On the other hand, during cold events the atmospheric response over the North Atlantic sector has a kind of tripole structure (Fig. 13b). Note, unlike Fig. 13a, the in-phase anomalous pattern between Iceland and the Azores, which is due to the existence of the southern anomalous center over western North Africa that stretches westward into the eastern and central North Atlantic. In a typical NAO this center is usually shifted southward. This response corresponds essentially to a northward and southward shift of the subtropical and Icelandic high pressure systems, respectively.

Although the internal noise over the North Atlantic sector is larger than the corresponding one over the North Pacific, the signals obtained over the former sector are still optimally filtered. However, it can be noted that the western North Atlantic part of the signal is somewhat related to the signal obtained over the PNA region. As for the eastern part of the signal one does not rule out the influence of the (small) sample size, for example, and it would certainly be of great benefit to extend this analysis to a longer time series with a larger sample of the ensemble.
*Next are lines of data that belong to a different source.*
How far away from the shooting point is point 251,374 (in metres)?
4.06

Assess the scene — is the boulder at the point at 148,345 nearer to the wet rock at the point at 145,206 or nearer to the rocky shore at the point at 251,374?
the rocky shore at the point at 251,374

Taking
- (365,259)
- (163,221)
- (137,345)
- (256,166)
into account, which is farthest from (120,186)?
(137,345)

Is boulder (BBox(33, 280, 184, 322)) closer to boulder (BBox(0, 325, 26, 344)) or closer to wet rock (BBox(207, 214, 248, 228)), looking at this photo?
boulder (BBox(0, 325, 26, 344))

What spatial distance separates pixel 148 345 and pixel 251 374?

The comparison of Figs. 11b,c to the observed warm composite (HKZ97) shows that the observed features are reasonably well represented. For instance the high pressure over North America is well represented in Fig. 11b while the remaining structure over the ocean is well represented in Fig. 11c. The main features of the observed cold composite over the North Atlantic also are reasonably well captured by Fig. 13b.
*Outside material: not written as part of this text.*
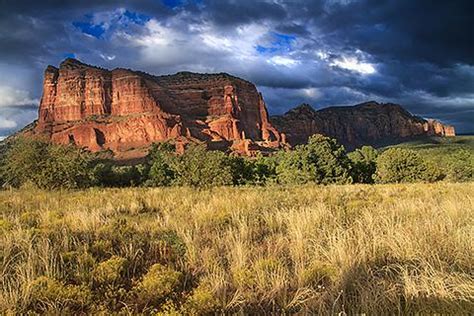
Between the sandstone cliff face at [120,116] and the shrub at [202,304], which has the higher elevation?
the sandstone cliff face at [120,116]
Investigations of the extratropical response to a heating anomaly in the central Pacific using barotropic dynamics performed by Branstator (1985) indicates a typical similarity of the response over the North Atlantic to Fig. 13a (see also Fig. 9b of T98) and also of the response over the North Pacific to Fig. 11b. In general, however, and owing to discrepancies between different models (HKZ97; Gershunov and Barnett 1998) one cannot exclude the possible dependence of the results to the particular GCM employed. For instance comparing Fig. 13 against the National Centers for Environmental Prediction climate model’s composite warm and cold event signals (HKZ97) reveals appreciable differences over the North Atlantic. Even over the North Pacific, models may still disagree as is shown in the one-sided linear regression in the ECHAM and the Geophysical Fluid Dynamics Laboratory models respectively (Hoerling et al. 2001).